From https://openai.com/blog/dall-e/
It's hard to imagine that the model encountered many giraffe-turtle hybrids in its training data set, making the results all the more impressive.
Moreover, these strange clues point to something even more interesting about DALL·E: its ability to perform “zero-shot visual reasoning.”
Zero Shot Visual Reasoning
Typically in machine learning, we train models by giving them thousands or millions of examples of the tasks we want them to perform in advance and hope they perform in that pattern.
To train a model that identifies dog breeds, for example, we can show a neural network thousands of images of dogs labeled by breed and then tag new images of dogs. Can check the ability to do. It's a work of limited scope that seems almost quaint compared to OpenAI's latest achievements.
On the other hand, zero-shot learning models have the ability to perform tasks that they were not specifically trained to do. For example, DALL·E was trained to generate images from captions. But with the right text prompt, it can also turn images into diagrams:
Results from the prompt, “exactly the same cat as the diagram above as below”. From https://openai.com/blog/dall-e/
DALL·E can also offer custom text on road signs:
Results from the prompt “A storefront with the word 'openai' written on it”. From https://openai.com/blog/dall-e/
In this way, DALL·E can act almost like a Photoshop filter, even though it wasn't specifically designed to behave that way.

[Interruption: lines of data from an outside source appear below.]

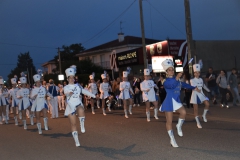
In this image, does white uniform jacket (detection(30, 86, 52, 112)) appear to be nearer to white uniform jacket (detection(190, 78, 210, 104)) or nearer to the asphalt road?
the asphalt road

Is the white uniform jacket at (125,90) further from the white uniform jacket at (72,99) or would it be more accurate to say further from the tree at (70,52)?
the tree at (70,52)

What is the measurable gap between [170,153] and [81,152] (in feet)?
7.73

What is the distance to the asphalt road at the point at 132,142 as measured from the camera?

The model even displays an “understanding” of visual concepts (i.e., “macroscopic” or “cross-section” images), places (i.e., “image of Chinese food”), and time (i.e., image of “Alamo Square, San.” .Francisco, from an alley at night”; “20s phone picture”). For example, what he spat out in quick response to “Chinese food picture”:
“Photo of Chinese food” from https://openai.com/blog/dall-e/.
In other words, DALL·E can do more than just paint a pretty picture for a caption. It can, in a sense, also answer questions visually.

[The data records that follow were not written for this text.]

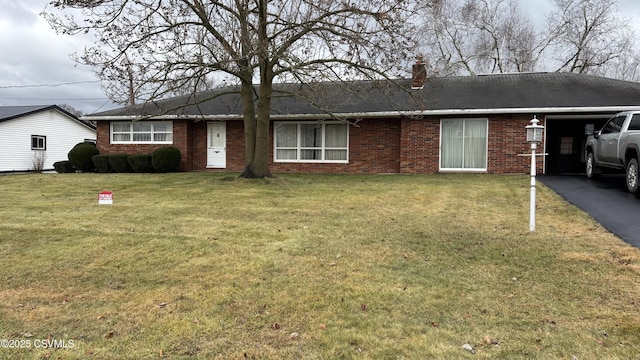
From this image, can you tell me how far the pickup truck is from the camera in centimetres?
961

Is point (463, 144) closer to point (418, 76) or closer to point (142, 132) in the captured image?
point (418, 76)

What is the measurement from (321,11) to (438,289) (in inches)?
382

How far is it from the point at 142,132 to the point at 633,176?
18.5 m

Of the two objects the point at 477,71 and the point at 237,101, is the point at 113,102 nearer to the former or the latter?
the point at 237,101

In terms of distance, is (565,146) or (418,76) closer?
(418,76)

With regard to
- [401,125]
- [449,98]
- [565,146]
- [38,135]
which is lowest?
[565,146]

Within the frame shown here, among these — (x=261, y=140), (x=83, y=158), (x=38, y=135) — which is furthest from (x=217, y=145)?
(x=38, y=135)

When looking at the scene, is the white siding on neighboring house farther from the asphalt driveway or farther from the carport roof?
the asphalt driveway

To test DALL·E's visual reasoning ability, the authors administered a visual IQ test. In the examples below, the model had to complete the bottom right corner of the grid following the hidden test pattern.
A screenshot of the visual IQ test OpenAI used to test DALL·E From https://openai.com/blog/dall-e/
“DALL·E is often able to solve matrices that involve simple patterns or basic geometric reasoning,” the authors write, “but it performed better on some problems than others.” When the colors of the puzzles were reversed, DALL·E did worse – “suggesting his abilities can break in unexpected ways.”
what is the meaning of this?
What impresses me most about DALL·E is its ability to perform surprisingly well at many different tasks, which the authors had no idea about:
“We got that DALL·E […] Capable of performing a variety of image-to-image translation tasks when properly pointed.
We did not anticipate that this ability would emerge, and did not modify the neural network or training method to induce it.
This is surprising, but not entirely unexpected; DALL·E and GPT-3 are two examples of a grand theme in deep learning: that extraordinarily large neural networks trained on unlabeled Internet data (an example of “self-supervised learning”) can be extremely versatile. Can, can be able to do many things. was not specifically designed for
Of course, don't mistake this for common sense. it is Not difficult To make these types of models look pretty dumb. We will know more when they are openly accessible and we can start playing with them. But that doesn't mean I can't be excited in the meantime.